Tran HT, Krushkal J, Antommattei FM, Lovley DR, Weis RM - BMC Genomics (2008)

Bottom Line: Geobacter species are delta-Proteobacteria and are often the predominant species in a variety of sedimentary environments where Fe(III) reduction is important.The genomes of G. sulfurreducens, G. metallireducens, and G. uraniireducens contain multiple (approximately 70) homologs of chemotaxis genes arranged in several major clusters (six, seven, and seven, respectively).The numerous chemoreceptors and chemotaxis-like gene clusters of Geobacter appear to be responsible for a diverse set of signaling functions in addition to chemotaxis, including gene regulation and biofilm formation, through functionally and spatially distinct signaling pathways.

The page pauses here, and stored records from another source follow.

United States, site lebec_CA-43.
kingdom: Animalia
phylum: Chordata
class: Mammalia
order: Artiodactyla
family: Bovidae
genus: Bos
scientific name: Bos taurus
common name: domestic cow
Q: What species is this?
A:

View Article: PubMed Central - HTML - PubMed

Affiliation: Department of Chemistry, University of Massachusetts, Amherst, MA 01003, USA. htt@chem.umass.edu

ABSTRACT

Background: Geobacter species are delta-Proteobacteria and are often the predominant species in a variety of sedimentary environments where Fe(III) reduction is important. Their ability to remediate contaminated environments and produce electricity makes them attractive for further study. Cell motility, biofilm formation, and type IV pili all appear important for the growth of Geobacter in changing environments and for electricity production. Recent studies in other bacteria have demonstrated that signaling pathways homologous to the paradigm established for Escherichia coli chemotaxis can regulate type IV pili-dependent motility, the synthesis of flagella and type IV pili, the production of extracellular matrix material, and biofilm formation. The classification of these pathways by comparative genomics improves the ability to understand how Geobacter thrives in natural environments and better their use in microbial fuel cells.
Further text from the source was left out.